The Scheme aims to provide redress to persons who were sexually abused as a child whilst in the care of a Commonwealth run organisation. Subject to the passage of legislation, the Scheme is proposed to commence on 1 July 2018 and will operate for ten years.
The Commonwealth has encouraged State and Territory Governments and non-government organisations to 'opt in' to the Scheme. So far, all State and Territory Governments have committed to the Scheme, except Western Australia, which is expected to opt in shortly. A number of non-government organisations, including churches and charities, have also agreed to participate.
A person who applies to participate in the Scheme will be eligible for redress if they were under 18 years of age at the time of the sexual abuse, the abuse occurred before 1 July 2018, and the organisation responsible is a participant in the Scheme. Persons who have already received a court award of damages will not be eligible to seek further redress from the responsible institution through the Scheme.
The Scheme aims to provide redress to survivors of sexual abuse through psychological counselling, a direct personal response from the responsible institution, such as an apology, and a monetary payment which is capped at $150,000 and is to be paid by the responsible institution.
A person who accepts an offer of redress will be required to release the responsible institution from any further liability. It will therefore be necessary for persons to determine whether to apply for redress through the Scheme or pursue a civil claim for damages.
The proposed test to be used to assess claims under the Scheme will be one of "reasonable likelihood". That is, to be entitled to redress, the chance of the sexual abuse occurring as alleged will need to be determined as not "fanciful or remote".
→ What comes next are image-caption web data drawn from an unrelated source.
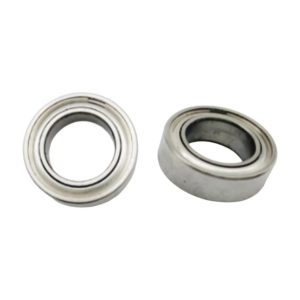 KLJ-MC2EH-00 Bearing 6-10 For Yamaha ZS 12-88mm SMT Feeder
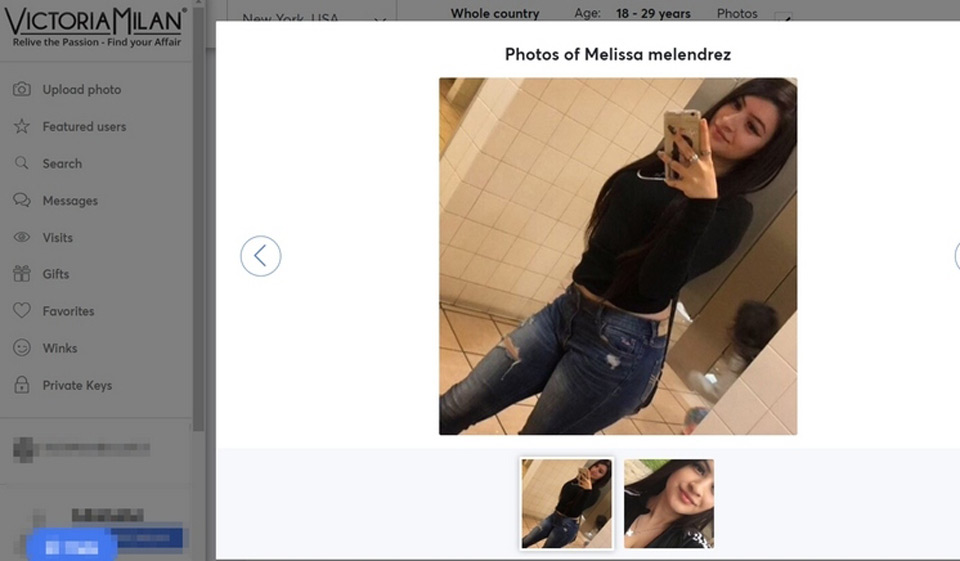 Victoria Really Safe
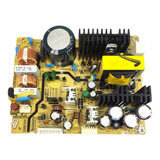 Placa Fonte Para Amplificador De Som 32 Vdc 10a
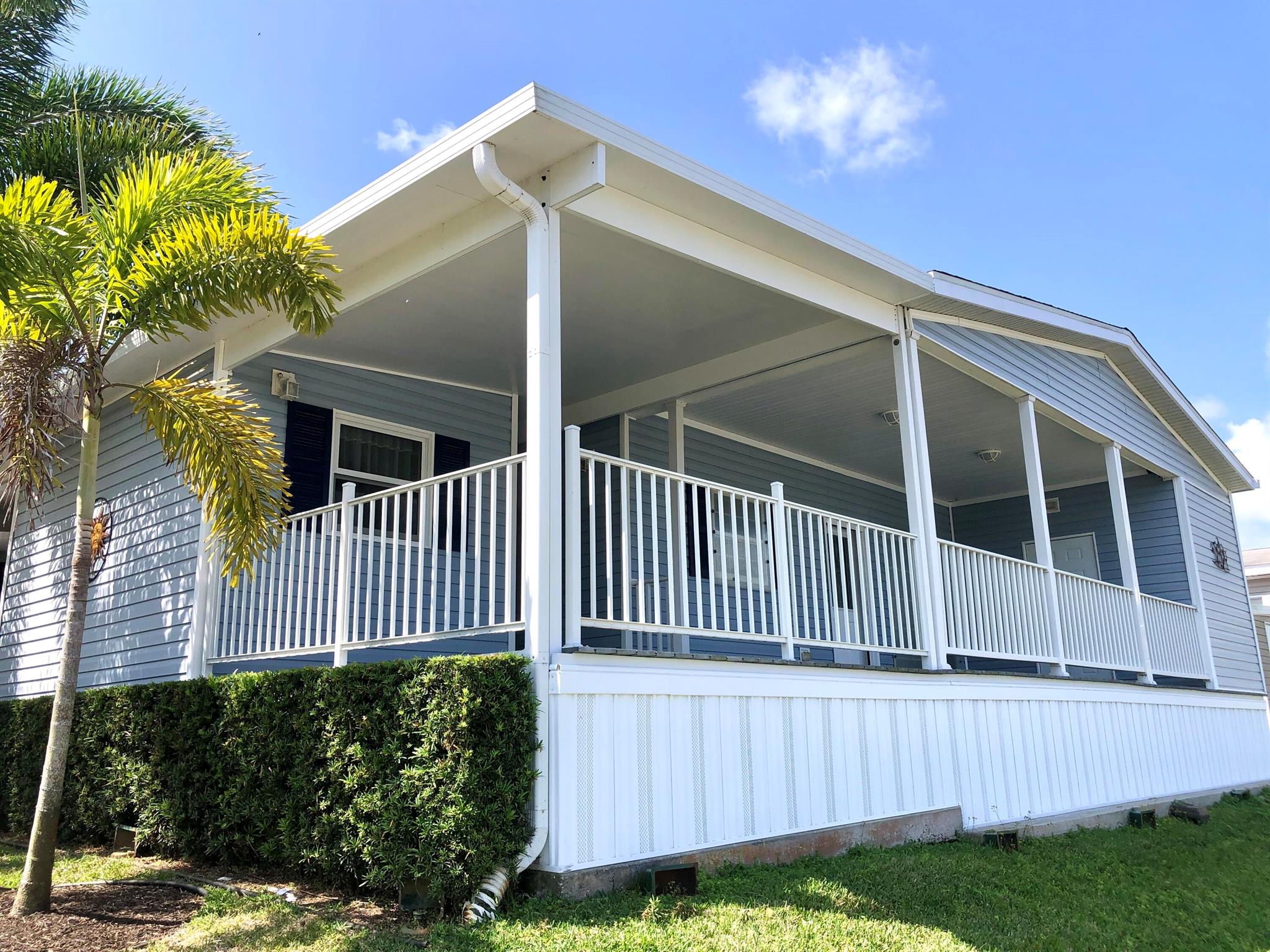 PINE TREE PARK CO-OP - Residential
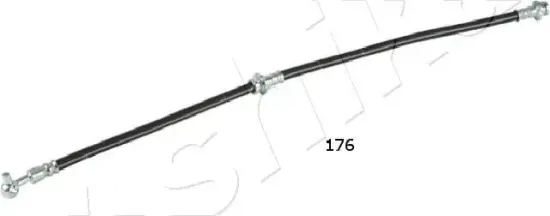 Halter, Bremsschlauch ASHIKA 69-01-176 Bild Halter, Bremsschlauch ASHIKA 69-01-176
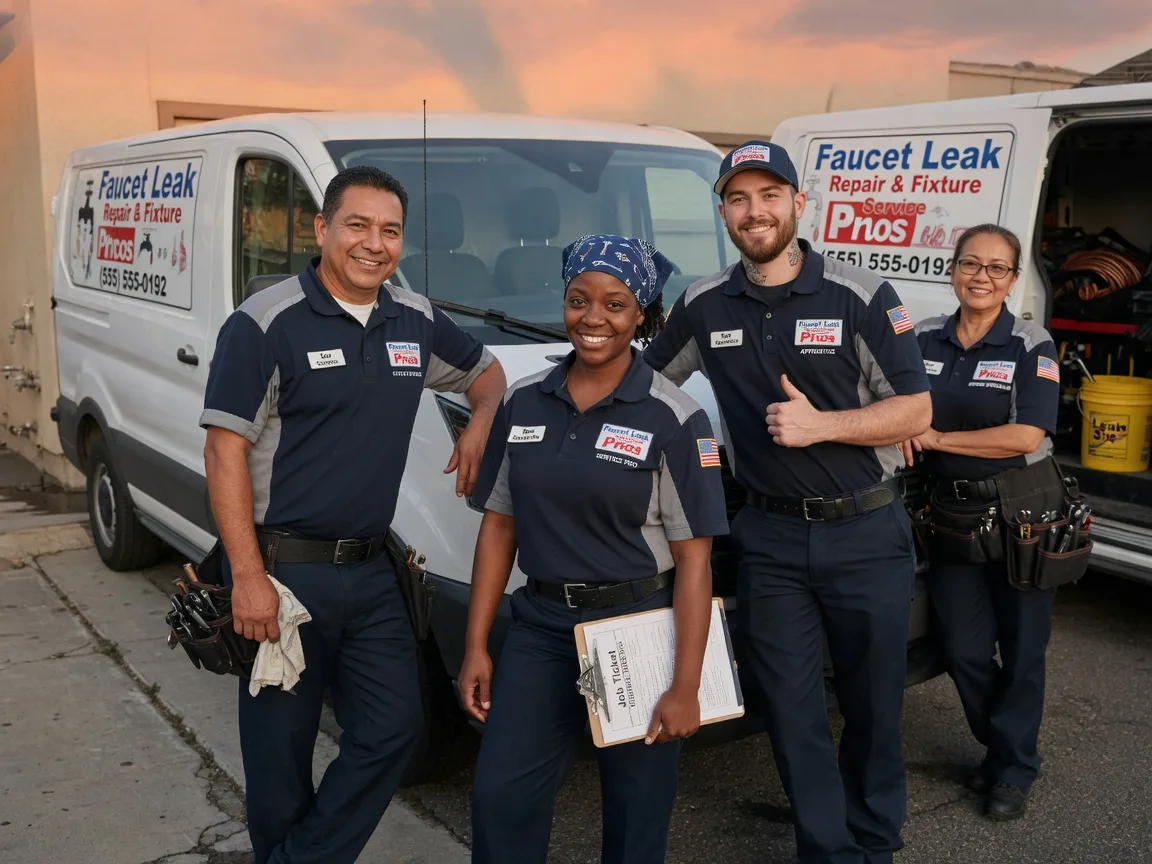 Faucet Repair company in Saltsburg, PA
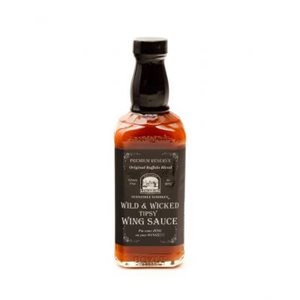 Wing Sauce Wild&Wicked | Historic Lynchburg 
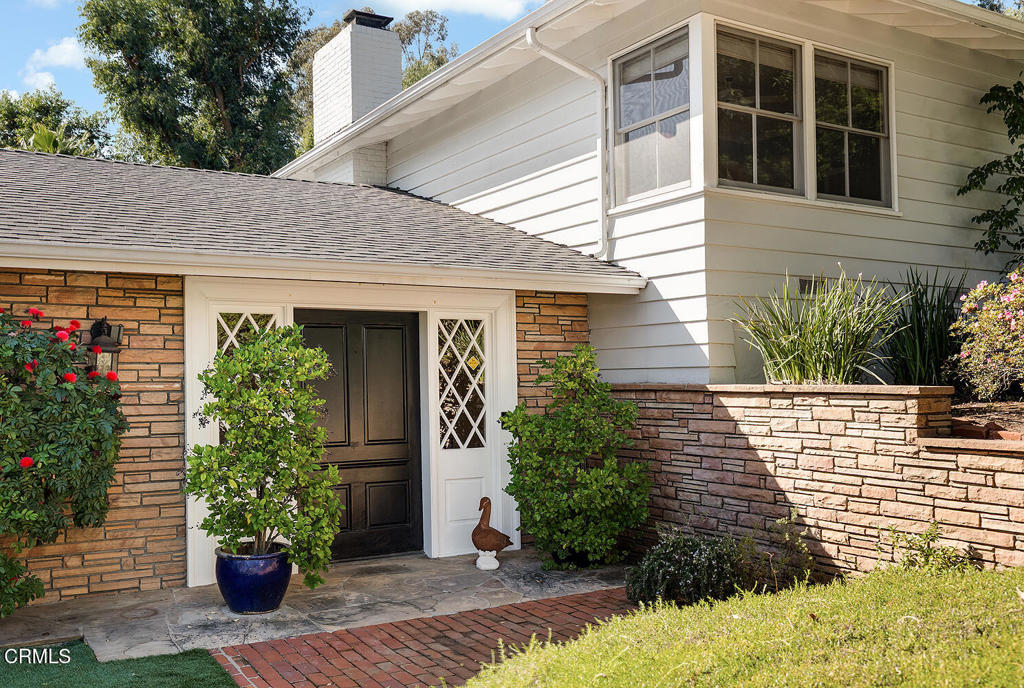 1650 Knollwood Drive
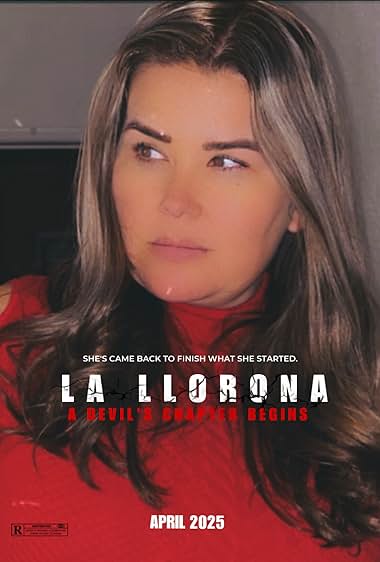 La Llorona A devils chapter begins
The test of "reasonable likelihood" is a lower threshold than the civil standard of proof that is required to be met if a claim for damages is pursued through the courts. It is therefore anticipated that a person whose damages are unlikely to exceed the maximum monetary payment of $150,000 will seek redress through the Scheme. However, a person who can expect to receive an award of damages in excess of the maximum monetary payment is likely to still pursue their claim through the courts.
Many recent court awards of damages have exceeded the maximum monetary payment available under the Scheme. When considering this, as well as the abolition of relevant limitation periods in many States and Territories, it is anticipated that we will continue to see an increase in claims arising from historic institutional child sexual abuse.